Missouri Tourism Campaign’s Attempt at Inclusiveness Instead Reignites State’s Racist Past

Missouri’s tourism board has cast a Black actress as “Mo” — the new face of the state, even as an NAACP travel advisory remains in effect against the region.

According to Char Adams of NBC News, the NAACP issued a warning urging Black visitors to Missouri to be cautious due to the prevalence of discrimination in the state. Yet even with this warning still in effect, Adams reported, “the Missouri Division of Tourism recently introduced ‘Mo,’ a smiling Black woman, in a campaign full of photos, videos and even games.” 

In a news release, the division’s director, Stephen Foutes, said that Mo represents “Missouri and everything we have to offer visitors in our state.”

St. Louis Post-Dispatch reporter Maria Benevento said, “Mo is described as ‘a character and tour guide of sorts’ who will help visitors find information about tourism opportunities in the state.” 

Over 200 local Missouri actors are said to have auditioned for the role, and Foutes told the Post-Dispatch the state is “proud to feature an African American and Missouri native in this campaign to welcome future visitors to Missouri.”

Still, Missouri NAACP President Nimrod Chapel has said he’s confused by the state’s actions.

“I don’t quite understand where they’re going with the campaign, and why [they] put a Black face on it,” Chapel said. “Missouri is a place that has been marked by violence and Jim Crow.

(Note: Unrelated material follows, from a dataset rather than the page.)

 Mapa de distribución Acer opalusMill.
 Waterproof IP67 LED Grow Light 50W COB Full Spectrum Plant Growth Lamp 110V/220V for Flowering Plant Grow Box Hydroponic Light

It’s good that they’re trying to think inclusively for people they should invite to the state,” while also noting that the government “hasn’t done anything to address those risks (travelers face) in a meaningful way.”

He added that NAACP’s travel advisory is still in effect and will remain so until Missouri makes “some meaningful progress in the systemic abuses affecting people of color.”

The state chapter of the NAACP issued the advisory in August 2017, urging Black people “to travel with extreme caution because race, gender and color-based crimes have a long history in Missouri.“

Adams said that, according to the advisory, “Black people in Missouri are 75% more likely than white people to be stopped and searched by law enforcement. [The advisory] also cites the passing of a bill that made it difficult to sue for discrimination and referred to the recent deaths of Black men in confrontations with law enforcement, including Tory Sanders in 2017, a Black inmate at a rural jail who died after a white law enforcement officer pressed his knee onto Sanders’ neck.

The state’s attorney general at the time was Josh Hawley. He has since moved on to become one of Missouri’s Senators and the heir-apparent to former President Trump’s most conservative base of supporters through his repeated offensive antics.

To make matters worse, the Visit Mo tourism campaign isn’t even well-done, according to some messaging experts. The promotion features St. Louis native Ashley Santana in various costumes, goofily posing in front of what appear to be backgrounds that have been photoshopped in. In each, she’s dubbed with somewhat tone-deaf titles like “Outdoor Mo,” “Culture Mo,” and “Road Trip Mo” — all of which have the potential to read as either childish, sophomoric or even offensive and stereotypical depending upon a person’s point of view.

All around, the message and optics of “Mo” aren’t what Missouri was hoping for in their attempt to strike ahead of summer 2021 when travel is expected to soar and local hotels, restaurants and travel destinations are desperate to make up for the income lost from the pandemic lockdowns of 2020.